水道水として基準値以下であることが求められる項目であり、水道法により検査が義務づけられているものです。
健康関連31項目と生活上支障関連20項目で成り立っています。

②水質管理目標設定項目(26項目)

今後水道水中で検出される可能性があるなど、水質管理上留意する必要がある項目です。
健康関連13項目と生活支障関連13項目で成り立っています。

③要検討項目(47項目)

毒性評価が定まらないことや、浄水中の存在量が不明等の理由から水質基準項目、水質管理目標設定項目に分類できない項目です。
今後、必要な情報・地検の収集に努めていくべき項目です。

水質基準の目標値などの詳細は、厚生労働省のHPで確認ができます。

水道の種類について

水道にもいくつかの種類があることを知っていますか?
大きくは4つに分けられます。

水道事業・・・水道事業は簡易水道事業と上水道事業に分かれます。

簡易水道事業・・・給水人口が101人以上5000人以下である水道により、水を供給する水道事業です。

上水道事業・・・簡易水道事業以外の水道事業です。(給水人口5000人以上)

専用水道・・・寄宿舎、社宅等の自家用水道等で100人を超える居住者に 給水するもの又は1日最大給水量が20m3を超えるもの

簡易専用水道・・・他の水道から供給を受ける水のみを水源とし、それを受水槽に受けて建物(マンション、事務所等)内に給するための施設で、その受水槽の有効容量が10立方メートルを超えるものです。

水道用水供給事業・・・水道事業者(水道事業を経営する者)」に対して水道用水を供給する事業です。

下水道の基本

下水道とは、下水を公共用水域へ排出するための施設・設備です。

そもそも下水とは何を指すのか確認しておきましょう。
下水には汚水・雑排水・雨水の3つの種類があります。簡単に説明すると、

  • 汚水・・・し尿を含む水
  • 雑排水・・・し尿を含まない水(洗濯機やお風呂の排水など)
  • 雨水・・・雨が降った後の水

下水道の処理方法には2種類ある

下水道には合流式下水道分流式下水道の2種類があります。

合流式下水道

合流式汚水・雑排水・雨水を合流させて一緒に流します

合流式では雨水も一緒に終末処理場に入ることになるため、大雨の時は処理しきれなくなり、一部をそのまま河川や海に流すことになります。

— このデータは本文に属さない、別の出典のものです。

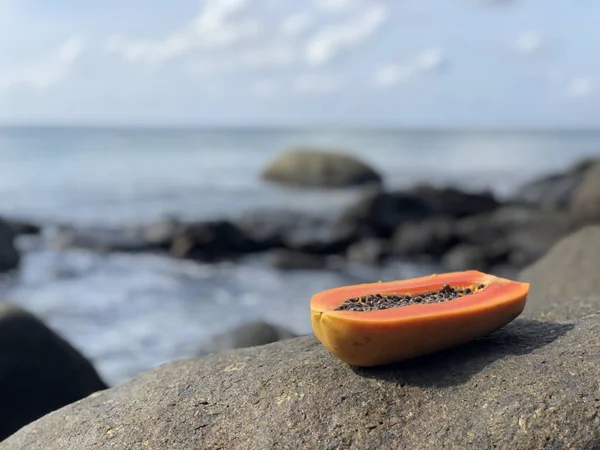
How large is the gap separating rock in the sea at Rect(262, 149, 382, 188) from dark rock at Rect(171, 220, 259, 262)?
14.7m

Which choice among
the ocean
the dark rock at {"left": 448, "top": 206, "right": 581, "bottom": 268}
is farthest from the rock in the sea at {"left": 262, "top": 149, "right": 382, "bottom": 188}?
the dark rock at {"left": 448, "top": 206, "right": 581, "bottom": 268}

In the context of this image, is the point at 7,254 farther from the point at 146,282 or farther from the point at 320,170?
the point at 320,170

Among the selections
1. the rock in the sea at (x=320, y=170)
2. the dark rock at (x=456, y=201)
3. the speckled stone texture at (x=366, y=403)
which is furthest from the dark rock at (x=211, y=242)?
the rock in the sea at (x=320, y=170)

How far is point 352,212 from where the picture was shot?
15219 millimetres

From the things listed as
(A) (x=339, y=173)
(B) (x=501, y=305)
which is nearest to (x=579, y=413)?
(B) (x=501, y=305)

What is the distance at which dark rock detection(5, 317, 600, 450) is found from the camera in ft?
7.22

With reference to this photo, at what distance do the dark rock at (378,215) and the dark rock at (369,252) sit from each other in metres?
0.88

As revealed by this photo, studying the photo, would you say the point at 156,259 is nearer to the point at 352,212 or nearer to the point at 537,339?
the point at 352,212

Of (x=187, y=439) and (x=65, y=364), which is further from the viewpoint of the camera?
(x=65, y=364)

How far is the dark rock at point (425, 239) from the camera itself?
522 inches

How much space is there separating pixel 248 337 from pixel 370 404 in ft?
12.1

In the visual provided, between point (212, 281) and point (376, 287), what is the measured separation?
8.60 m

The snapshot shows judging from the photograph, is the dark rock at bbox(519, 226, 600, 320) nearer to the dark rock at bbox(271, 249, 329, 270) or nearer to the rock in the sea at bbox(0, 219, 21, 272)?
the dark rock at bbox(271, 249, 329, 270)

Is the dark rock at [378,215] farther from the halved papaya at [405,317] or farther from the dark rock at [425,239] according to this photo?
the halved papaya at [405,317]
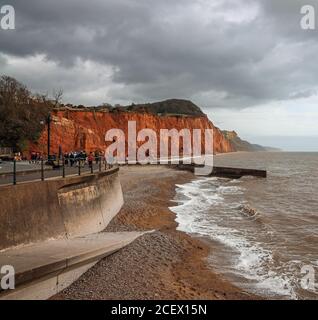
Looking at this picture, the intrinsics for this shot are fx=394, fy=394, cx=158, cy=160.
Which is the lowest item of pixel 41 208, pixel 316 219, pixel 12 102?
pixel 316 219

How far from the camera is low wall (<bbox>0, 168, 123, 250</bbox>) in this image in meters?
10.3

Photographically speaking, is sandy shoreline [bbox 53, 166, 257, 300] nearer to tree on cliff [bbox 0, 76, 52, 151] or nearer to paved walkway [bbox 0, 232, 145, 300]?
paved walkway [bbox 0, 232, 145, 300]

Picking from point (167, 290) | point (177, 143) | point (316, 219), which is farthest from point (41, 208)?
point (177, 143)

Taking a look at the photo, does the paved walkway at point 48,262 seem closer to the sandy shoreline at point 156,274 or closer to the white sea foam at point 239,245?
the sandy shoreline at point 156,274

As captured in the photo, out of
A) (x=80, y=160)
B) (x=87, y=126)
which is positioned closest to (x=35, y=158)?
(x=80, y=160)

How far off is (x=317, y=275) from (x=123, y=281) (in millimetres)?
6225

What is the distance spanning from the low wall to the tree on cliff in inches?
897

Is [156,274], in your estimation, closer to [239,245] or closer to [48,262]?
[48,262]

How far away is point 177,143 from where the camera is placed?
128250mm

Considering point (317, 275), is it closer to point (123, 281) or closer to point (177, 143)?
point (123, 281)

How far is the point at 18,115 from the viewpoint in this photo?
4450cm

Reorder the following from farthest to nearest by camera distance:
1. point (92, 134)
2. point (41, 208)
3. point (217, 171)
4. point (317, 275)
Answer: point (92, 134), point (217, 171), point (317, 275), point (41, 208)

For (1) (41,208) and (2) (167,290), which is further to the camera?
(1) (41,208)

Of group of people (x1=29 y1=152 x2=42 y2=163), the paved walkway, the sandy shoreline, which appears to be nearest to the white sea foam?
the sandy shoreline
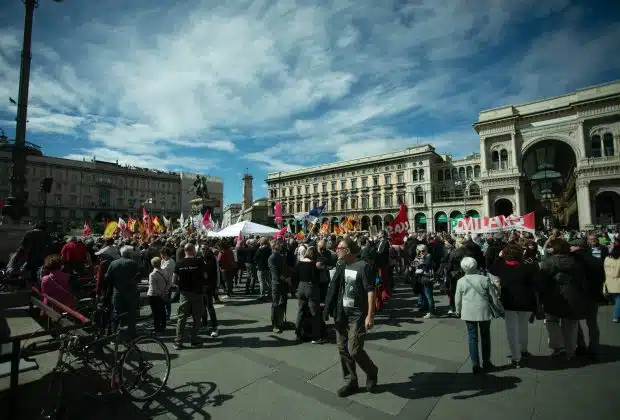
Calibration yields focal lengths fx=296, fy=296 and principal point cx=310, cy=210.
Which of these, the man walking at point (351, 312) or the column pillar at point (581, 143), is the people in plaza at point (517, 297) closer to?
the man walking at point (351, 312)

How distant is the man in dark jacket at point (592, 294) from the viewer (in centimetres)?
492

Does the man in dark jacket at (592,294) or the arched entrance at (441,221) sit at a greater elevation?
the arched entrance at (441,221)

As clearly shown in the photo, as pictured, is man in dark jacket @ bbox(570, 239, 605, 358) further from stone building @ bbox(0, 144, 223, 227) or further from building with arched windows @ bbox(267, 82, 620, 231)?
stone building @ bbox(0, 144, 223, 227)

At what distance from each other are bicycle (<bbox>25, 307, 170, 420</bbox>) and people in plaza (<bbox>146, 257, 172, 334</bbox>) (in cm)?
257

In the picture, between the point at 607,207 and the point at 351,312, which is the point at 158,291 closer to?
the point at 351,312

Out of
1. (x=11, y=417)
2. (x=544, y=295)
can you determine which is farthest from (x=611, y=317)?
(x=11, y=417)

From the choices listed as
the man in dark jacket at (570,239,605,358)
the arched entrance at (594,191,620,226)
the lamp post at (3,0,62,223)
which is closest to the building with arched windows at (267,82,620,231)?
the arched entrance at (594,191,620,226)

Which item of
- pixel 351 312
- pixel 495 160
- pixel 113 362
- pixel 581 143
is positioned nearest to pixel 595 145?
pixel 581 143

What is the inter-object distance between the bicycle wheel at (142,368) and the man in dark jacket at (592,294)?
21.9ft

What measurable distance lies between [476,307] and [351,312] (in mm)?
1953

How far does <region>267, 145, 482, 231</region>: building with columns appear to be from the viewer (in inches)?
2152

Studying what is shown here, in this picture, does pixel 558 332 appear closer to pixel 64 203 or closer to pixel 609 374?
pixel 609 374

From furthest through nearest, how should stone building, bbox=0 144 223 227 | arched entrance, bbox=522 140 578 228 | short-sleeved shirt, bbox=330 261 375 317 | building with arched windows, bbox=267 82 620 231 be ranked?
stone building, bbox=0 144 223 227, arched entrance, bbox=522 140 578 228, building with arched windows, bbox=267 82 620 231, short-sleeved shirt, bbox=330 261 375 317

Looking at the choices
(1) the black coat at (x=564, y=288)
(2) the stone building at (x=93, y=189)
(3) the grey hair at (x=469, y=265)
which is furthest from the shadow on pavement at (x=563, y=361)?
(2) the stone building at (x=93, y=189)
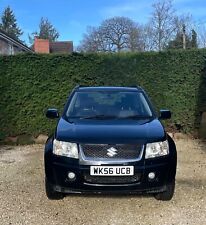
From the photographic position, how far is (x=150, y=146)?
215 inches

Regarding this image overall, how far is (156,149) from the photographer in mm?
5496

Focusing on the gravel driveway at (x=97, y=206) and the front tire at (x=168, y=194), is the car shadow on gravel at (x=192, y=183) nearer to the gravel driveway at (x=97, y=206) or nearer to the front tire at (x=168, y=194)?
the gravel driveway at (x=97, y=206)

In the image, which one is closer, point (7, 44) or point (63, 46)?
point (7, 44)

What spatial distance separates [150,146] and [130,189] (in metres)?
0.63

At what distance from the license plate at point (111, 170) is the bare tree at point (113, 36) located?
49.5 meters

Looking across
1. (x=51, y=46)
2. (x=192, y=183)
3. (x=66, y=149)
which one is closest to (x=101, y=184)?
(x=66, y=149)

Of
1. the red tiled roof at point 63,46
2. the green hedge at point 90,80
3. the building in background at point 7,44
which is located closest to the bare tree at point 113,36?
the red tiled roof at point 63,46

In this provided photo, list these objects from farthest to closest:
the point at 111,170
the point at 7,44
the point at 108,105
→ the point at 7,44
the point at 108,105
the point at 111,170

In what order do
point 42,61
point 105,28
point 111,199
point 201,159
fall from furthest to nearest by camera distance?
point 105,28 → point 42,61 → point 201,159 → point 111,199

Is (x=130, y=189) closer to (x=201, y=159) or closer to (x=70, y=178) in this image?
(x=70, y=178)

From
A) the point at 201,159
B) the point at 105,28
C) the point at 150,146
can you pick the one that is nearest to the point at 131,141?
the point at 150,146

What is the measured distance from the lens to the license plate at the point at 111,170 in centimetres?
528

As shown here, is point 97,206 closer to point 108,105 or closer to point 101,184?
point 101,184

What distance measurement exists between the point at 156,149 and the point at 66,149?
1210 mm
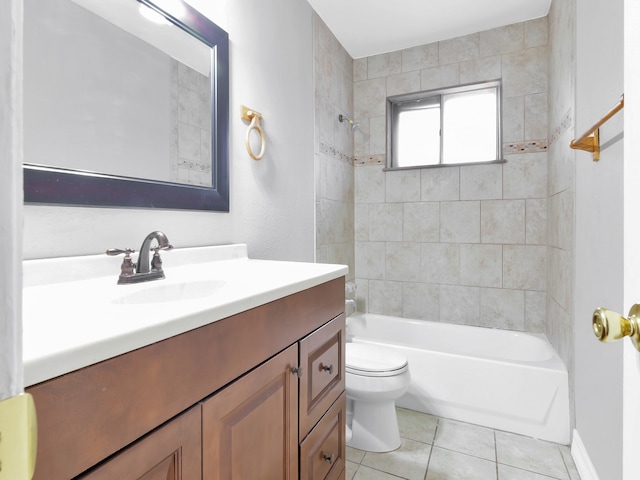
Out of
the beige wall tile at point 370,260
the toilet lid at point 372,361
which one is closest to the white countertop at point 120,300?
the toilet lid at point 372,361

配管が一系統で工事費も安く済むため以前は多く採用されていましたが、環境に対しては悪影響もあるため、新設の場合はほとんど採用されることはありません。

分流式下水道

分流式汚水・雑排水を汚水管、雨水を雨水管に分けて流します

公共下水道のない地域では、排水をし尿浄化槽で処理した後に公共用水域へ放流します。

下水道については、公共下水道が施設されているか、公共下水道が合流式分流式か、し尿浄化槽が必要になるか、必要な場合に単独処理か合併処理かなど地域によって異なってきます。
役所で事前に確認をしておく必要があります。

この記事のまとめ

上水道・下水道は毎日当たり前に利用しているため、あまり意識をすることもないかもしれません。
しかし、人間が安全・便利に快適な生活を送るためには欠かせない設備なのです。